Automatische Assets
Automatische Anzeigenerweiterungen / Assets – Das musst Du beachten!
Zusätzlich zu den herkömmlichen Assets (früher als Anzeigenerweiterungen bezeichnet) gibt es auch automatische Assets, die etwas versteckt sind. Diese werden standardmäßig aktiviert, wenn ein neues Konto oder eine neue Kampagne erstellt wird. Das bedeutet, dass sie von Anfang an aktiv sind und bewusst deaktiviert werden müssen.
Doch welche automatischen Assets gibt es eigentlich?
- Dynamische Sitelinks
- Dynamische Erweiterungen mit Zusatzinformationen
- Dynamische Snippet-Erweiterungen
- Verkäuferbewertungen
- Längerer Anzeigentitel
- Automatisch erstellte App-Assets
- Automatisch erstellte Standort-Assets
- Unternehmens-Namen
- Unternehmens-Logo
Die verwendeten Daten kommen von der hinterlegten Website oder auch vom Google my Business Profil.
Aktivieren oder Deaktivieren?
Der Vorteil an diesen Assets ist, dass Du weniger manuellen Aufwand hast, da diese von Google erstellt werden. Zudem hast du die Möglichkeit Verkäuferbewertungen mit in die Anzeige einfließen zu lassen. Dies ist mit den manuellen Assets derzeit nicht möglich.
Vorteile im Überblick:
- Geringer manueller Aufwand
- Neue Möglichkeiten, die so nicht über die manuellen Assets genutzt werden können
Dennoch überwiegt derzeit der Punkt, dass du weniger Kontrolle über die Assets hast. So haben wir in Testungen Assets beobachten können, dass automatische Assets erstellt wurden, die für die Anzeige oder für das Ziel nicht relevant waren oder schlichtweg falsch waren.
Beispiel:
Du hast eine Produktleistung auf der Website, doch möchtet diese nicht mehr aktiv bewerben oder kommunizieren. Durch die automatischen Assets kann es allerdings passieren, dass diese Produktleistung z.B. als Sitelink erstellt wird.
Zudem erstellen wir in der Regel pro Anzeigengruppe passende Assets, um mehr Informationen, die für den Nutzer relevant sind, zur Verfügung zustellen. Dieser Umfang an Informationen ist bei der ausschließlichen Nutzung der automatischen Assets derzeit nicht komplett gewährleistet.
Tipp: Kombiniert die Asset-Varianten. Erstell deine gewünschten Assets manuell und fügt die automatischen Assets hinzu, die du als sinnvoll erachtest.
Wo findets du die automatischen Assets im Google Ads Konto (Stand 12.2023)

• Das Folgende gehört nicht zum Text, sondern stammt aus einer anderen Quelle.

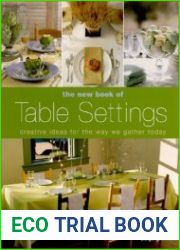 The New Book of Table Settings Creative Ideas for the Way We Gather Today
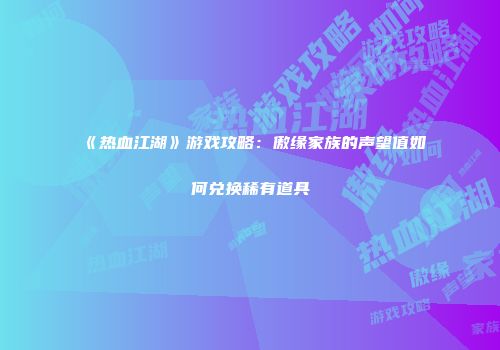 《热血江湖》游戏攻略：傲缘家族的声望值如何兑换稀有道具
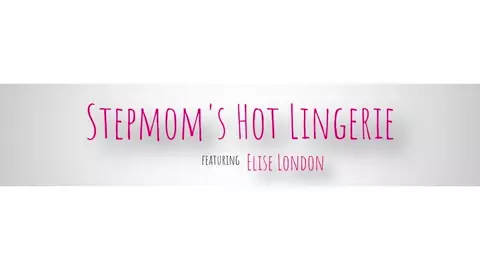 Elise London - Stepmoms Hot Lingerie - S12:E6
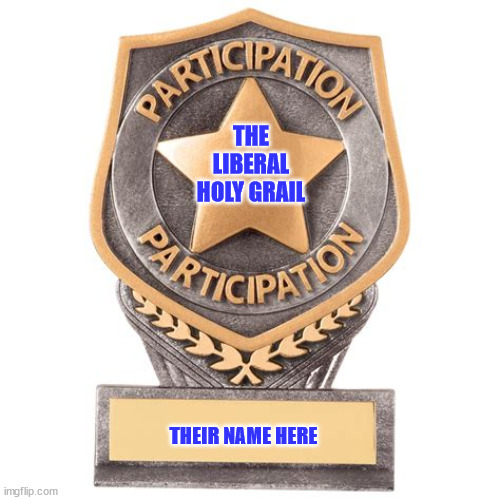 Their holy grail... | THE LIBERAL HOLY GRAIL; THEIR NAME HERE | image tagged in ooo you almost had it,stupid liberals | made w/ Imgflip meme maker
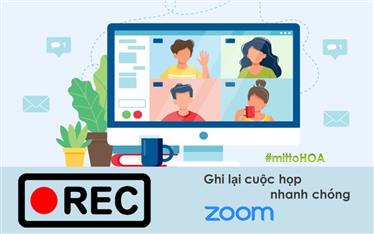 zoom, zoom meeting, zoom cloud meetings, học tập trực tuyến, họp trực tuyến, record trong zoom, ghi lại cuộc họp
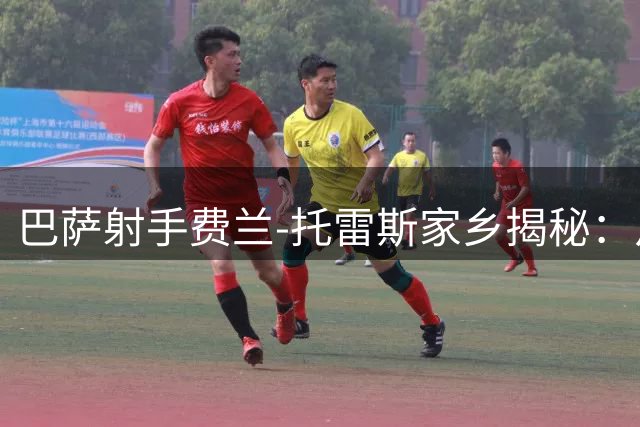 巴萨射手费兰-托雷斯家乡揭秘：从街头足球少年到世界杯英雄的成长故事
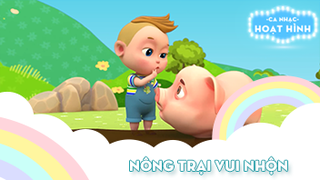 Ca khúc Nông trại vui nhộn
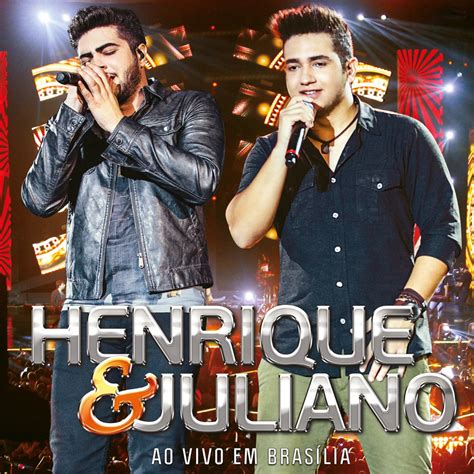 Ao Vivo em Brasília Deluxe álbum de Henrique Juliano Apple Music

Nachdem Du das Konto geöffnet hast, geh über die linke Seitenleiste (dunkelgrau) auf „alle Kampagnen“. Danach öffnest Du die ebenfalls links positionierte Seitenleiste (hellgrau) und gehst dort auf den Tab „Anzeigen & Assets“. Klick anschließend auf den Tab „Assets“. Klick danach auf die drei Punkte „Mehr“ auf der rechten Seite, diesen Schritt wiederholt du, so gelangst du zur Auswahl „Erweiterte Einstellungen“. Danach erscheint die Einstellungsebene der automatischen Assets.
Da es etwas versteckt ist, haben wir für euch dies einmal aufgenommen:
Hinweis:
Prüft dieses ebenfalls einmal auf Kampagnen-Ebene, sowie bei neu erstellten Kampagnen.
Unser FAQ
Automatische Assets sind von Google erstellte Anzeigenerweiterungen, die standardmäßig bei neuen Google Ads-Konten oder Kampagnen aktiviert werden. Sie ergänzen Anzeigen automatisch um zusätzliche Informationen.
Zu den automatischen Assets gehören dynamische Sitelinks, dynamische Zusatzinformationen, dynamische Snippet-Erweiterungen, Verkäuferbewertungen, längere Anzeigentitel, App-Assets, Standort-Assets sowie Unternehmensname und Unternehmenslogo.
Automatische Assets reduzieren den manuellen Aufwand bei der Erstellung von Anzeigenerweiterungen. Außerdem ermöglichen sie Funktionen wie Verkäuferbewertungen, die mit manuellen Assets nicht in gleicher Form umgesetzt werden können.
Da Google die Inhalte automatisch erstellt, haben Werbetreibende weniger Kontrolle über die ausgespielten Informationen. Dadurch können auch Inhalte erscheinen, die nicht mehr aktuell oder für die jeweilige Anzeige nicht relevant sind. Dementsprechend sollten diese regalmäßig überprüft werden.